I'm looking forward to getting my first order of finger spacers. Once I get some I will start taking orders for both individuals and dealers. I will get a price list together ASAP. And if anyone has any questions feel free to ask.

Thanks
Jordan


----------



## Hoytusa84 (Jul 15, 2003)

I got a sample from Danny, thanks Danny, this evening. I took out from the envelope and when I looked at it, I was sceptical and I know it must be super painful on the fingers. Then I took out my old spacer from my tab and installed it. Looks kinda big on my tab and I was worried BUT...

this may sound like suck up, this spacer is the BEST I have personally tried! Big and not even painful on the fingers and I don't pinch my arrows anymore. My old spacer found a new owner for free :wink: Thanks Jordan and Danny for the good work. I will order some more when the production is done.
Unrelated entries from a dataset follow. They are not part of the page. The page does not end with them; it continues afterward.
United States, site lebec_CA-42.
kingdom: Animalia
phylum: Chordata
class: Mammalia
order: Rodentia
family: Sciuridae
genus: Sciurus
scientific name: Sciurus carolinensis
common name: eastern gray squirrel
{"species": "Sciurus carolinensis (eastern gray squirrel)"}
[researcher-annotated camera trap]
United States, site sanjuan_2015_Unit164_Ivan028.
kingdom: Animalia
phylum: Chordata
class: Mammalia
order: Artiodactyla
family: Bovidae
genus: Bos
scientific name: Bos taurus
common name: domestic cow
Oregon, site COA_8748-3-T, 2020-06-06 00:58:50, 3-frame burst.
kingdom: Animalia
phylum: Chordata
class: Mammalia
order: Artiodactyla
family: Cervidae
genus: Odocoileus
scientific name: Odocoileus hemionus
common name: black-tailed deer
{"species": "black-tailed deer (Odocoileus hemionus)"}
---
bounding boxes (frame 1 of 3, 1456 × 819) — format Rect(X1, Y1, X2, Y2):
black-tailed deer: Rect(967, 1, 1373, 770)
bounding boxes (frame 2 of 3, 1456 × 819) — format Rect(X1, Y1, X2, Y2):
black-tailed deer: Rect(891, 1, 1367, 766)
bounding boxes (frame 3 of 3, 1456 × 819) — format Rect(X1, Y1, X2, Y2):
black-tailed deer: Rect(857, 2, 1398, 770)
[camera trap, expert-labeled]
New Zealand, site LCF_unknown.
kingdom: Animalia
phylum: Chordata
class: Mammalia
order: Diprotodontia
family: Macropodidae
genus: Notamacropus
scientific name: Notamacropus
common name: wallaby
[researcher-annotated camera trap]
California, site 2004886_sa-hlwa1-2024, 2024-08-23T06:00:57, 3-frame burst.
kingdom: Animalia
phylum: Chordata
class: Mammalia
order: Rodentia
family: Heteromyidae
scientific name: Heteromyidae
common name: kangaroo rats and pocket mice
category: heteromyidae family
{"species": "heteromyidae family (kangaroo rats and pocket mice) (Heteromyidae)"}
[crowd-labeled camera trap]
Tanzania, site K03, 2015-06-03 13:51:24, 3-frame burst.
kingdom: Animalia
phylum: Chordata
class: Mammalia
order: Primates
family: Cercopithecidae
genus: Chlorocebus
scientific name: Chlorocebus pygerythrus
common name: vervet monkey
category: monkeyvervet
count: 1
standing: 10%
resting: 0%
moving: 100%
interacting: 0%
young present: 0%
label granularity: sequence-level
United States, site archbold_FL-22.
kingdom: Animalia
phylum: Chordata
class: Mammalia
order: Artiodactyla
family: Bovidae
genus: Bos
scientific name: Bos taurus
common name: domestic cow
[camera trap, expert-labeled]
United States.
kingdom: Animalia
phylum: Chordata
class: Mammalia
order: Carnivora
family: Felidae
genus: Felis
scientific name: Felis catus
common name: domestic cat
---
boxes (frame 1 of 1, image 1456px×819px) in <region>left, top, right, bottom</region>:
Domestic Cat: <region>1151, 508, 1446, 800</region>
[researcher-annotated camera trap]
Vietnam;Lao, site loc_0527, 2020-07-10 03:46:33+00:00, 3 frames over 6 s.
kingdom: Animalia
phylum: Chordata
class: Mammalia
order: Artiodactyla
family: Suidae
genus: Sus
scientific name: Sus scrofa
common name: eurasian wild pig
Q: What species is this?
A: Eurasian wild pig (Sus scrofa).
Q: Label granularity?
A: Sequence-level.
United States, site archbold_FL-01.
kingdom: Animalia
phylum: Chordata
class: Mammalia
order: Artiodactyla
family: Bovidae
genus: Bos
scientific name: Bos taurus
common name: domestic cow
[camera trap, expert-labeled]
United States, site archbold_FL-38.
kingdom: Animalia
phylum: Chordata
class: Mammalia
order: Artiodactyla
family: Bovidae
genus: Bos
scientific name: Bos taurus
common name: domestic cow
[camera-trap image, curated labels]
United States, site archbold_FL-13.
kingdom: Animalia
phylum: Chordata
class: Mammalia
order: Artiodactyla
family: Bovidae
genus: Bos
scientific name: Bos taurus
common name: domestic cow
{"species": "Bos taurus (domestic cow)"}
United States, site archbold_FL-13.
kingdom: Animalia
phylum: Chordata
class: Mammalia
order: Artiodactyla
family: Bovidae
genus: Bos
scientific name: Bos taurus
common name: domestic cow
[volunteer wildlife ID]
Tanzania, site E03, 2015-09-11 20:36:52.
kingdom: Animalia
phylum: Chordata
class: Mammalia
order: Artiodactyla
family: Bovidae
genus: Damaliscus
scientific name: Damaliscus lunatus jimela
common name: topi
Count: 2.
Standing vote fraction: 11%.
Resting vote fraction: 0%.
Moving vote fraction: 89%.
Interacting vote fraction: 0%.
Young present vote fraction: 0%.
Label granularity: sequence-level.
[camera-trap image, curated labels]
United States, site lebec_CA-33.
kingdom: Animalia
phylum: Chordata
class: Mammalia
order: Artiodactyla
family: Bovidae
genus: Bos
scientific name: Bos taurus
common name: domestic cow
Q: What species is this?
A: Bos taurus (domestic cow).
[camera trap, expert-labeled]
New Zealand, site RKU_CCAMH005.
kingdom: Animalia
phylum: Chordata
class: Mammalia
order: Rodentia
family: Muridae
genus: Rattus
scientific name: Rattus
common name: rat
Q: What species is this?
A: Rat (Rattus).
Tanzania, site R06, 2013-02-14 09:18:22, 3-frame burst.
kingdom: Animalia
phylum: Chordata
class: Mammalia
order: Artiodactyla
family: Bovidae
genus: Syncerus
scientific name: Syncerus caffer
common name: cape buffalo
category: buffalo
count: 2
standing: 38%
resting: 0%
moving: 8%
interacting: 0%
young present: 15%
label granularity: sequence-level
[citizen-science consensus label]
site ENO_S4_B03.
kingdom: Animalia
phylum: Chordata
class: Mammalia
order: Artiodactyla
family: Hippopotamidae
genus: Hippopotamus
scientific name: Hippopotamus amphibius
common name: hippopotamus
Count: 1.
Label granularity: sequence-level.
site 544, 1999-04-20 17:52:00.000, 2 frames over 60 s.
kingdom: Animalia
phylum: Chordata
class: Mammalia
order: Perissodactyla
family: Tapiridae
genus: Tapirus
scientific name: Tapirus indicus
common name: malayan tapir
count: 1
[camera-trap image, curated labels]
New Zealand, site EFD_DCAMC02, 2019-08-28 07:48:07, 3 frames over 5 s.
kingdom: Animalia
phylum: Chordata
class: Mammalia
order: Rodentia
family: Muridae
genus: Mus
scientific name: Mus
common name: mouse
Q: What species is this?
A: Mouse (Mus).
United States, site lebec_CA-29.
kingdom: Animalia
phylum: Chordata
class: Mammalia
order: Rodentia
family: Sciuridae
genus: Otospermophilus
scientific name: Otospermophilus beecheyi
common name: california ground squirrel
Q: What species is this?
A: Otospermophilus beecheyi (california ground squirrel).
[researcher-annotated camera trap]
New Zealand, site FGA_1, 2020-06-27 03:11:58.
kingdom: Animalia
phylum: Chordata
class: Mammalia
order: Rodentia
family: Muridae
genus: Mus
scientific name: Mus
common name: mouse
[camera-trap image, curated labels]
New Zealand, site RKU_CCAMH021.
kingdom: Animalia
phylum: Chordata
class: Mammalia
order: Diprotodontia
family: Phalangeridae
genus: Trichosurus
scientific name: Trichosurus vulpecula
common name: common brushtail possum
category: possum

Sometimes small things do make a difference. :thumbs_up :beer:


----------



## Spacerman (Mar 2, 2006)

Hi Hoytusa84, thank you for the kind words. Initially when I saw your message I thought I am going to be upset but it turns out that we have make you a happy archer, in a very small way though  I hope you like the spacer as much as I did. By the way, I will send you a Spacerman fingertab sample you have asked for when it is done in a couple of weeks. Anyone interested please contact me or j_man1100. Thanks again.

Regards,
Danny
Spacerman Archery


----------



## Spacerman (Mar 2, 2006)

Hi guys. The temporary website is up HERE. Still waiting for the main website to be created. I am sorry for the ugly site. Thanks alot.


----------



## Learner (Feb 11, 2005)

hi, could i ask for a sample? or how much does it cost to get a sample from u?

thanx


----------



## Spacerman (Mar 2, 2006)

I apologised to everyone. The website changes it's address to THIS. For those who wants the picture, here you go.


----------



## Spacerman (Mar 2, 2006)

Hi Learner. I will send you a PM. Thanks for your interest.

Regards,
Danny
Spacerman


----------



## anson (Nov 24, 2004)

Hi Spacerman and Jman,
I am interested in purchasing a couple of your spacers, please let me know when they are going to be avalible, and how much they will cost.
Thanks


----------



## Spacerman (Mar 2, 2006)

Anson, I have sent you a PM. Thank you for your interest.


----------



## matrix123 (Mar 15, 2006)

hi,i m interested in the spacer and i heard a lot of good stuffs abt this spacer..can i get sample? how much does it cost for the sample? thank you


----------



## Spacerman (Mar 2, 2006)

Hi Matrix123, I have sent you an PM. Thank you for your interest.

Regards,
Danny
Spacerman


----------



## arrow1347 (Mar 21, 2003)

*spacer*

i'd like to try one, how much? pse staff shooter


----------



## Spacerman (Mar 2, 2006)

Hi arrow1347, I have sent you a PM. Please check out our website HERE for more info. Also do check up the news board for new updates. Thanks for your interest.

Regards,
Danny
Spacerman


----------



## j_man1100 (Dec 9, 2003)

Ok everyone. I know this waiting is getting quite annoying. We've had some growing pains but I have a bunch of spacers coming from Danny as soon as they're out of the factory. To everyone I've talked to so far, don't think I've forgotten about you, I just don't have any new info.

Thanks
Jordan


----------



## Spacerman (Mar 2, 2006)

Hi everyone, yes the wait is painful. The manufacturing plant is doing very little to speed things up. I am expecting somethings by Monday which they promised. They kept on procrastinating everytime I visit them saying, "Ok why not you come again next Tuesday?" and stuff like that. To everyone who are on the waiting list I apologised sincerely. I will find a way out soon.

Regards,
Danny
Spacerman


----------



## SBills (Jan 14, 2004)

Any updates?


----------



## Spacerman (Mar 2, 2006)

Hi SBills and everyone, I would like to inform that the release date has been postponed and I will announce the date as soon as I have at least a little info about it. As some already know, there has been some slight programming problem with the machines for our 1st batch which causes one size down, and it was thrown away, much to our dismay. Right now the machinist changed our plans to moulding, to prevent size error again and increase consistency of size, and it is under way. The tab however, will still go by machining. I hereby sincerely apologised to everyone waiting for the stuff. I assure you it will turn out as good as we have planned and everyone has been anticipating for. Time is the problem now. Please bear with us for this period of time as things are on it's dawn. Thanks everyone for your understanding. Please let me know what I can do to make up for this procrastinating.

Regards,
Danny
Spacerman


----------



## winst (Nov 21, 2002)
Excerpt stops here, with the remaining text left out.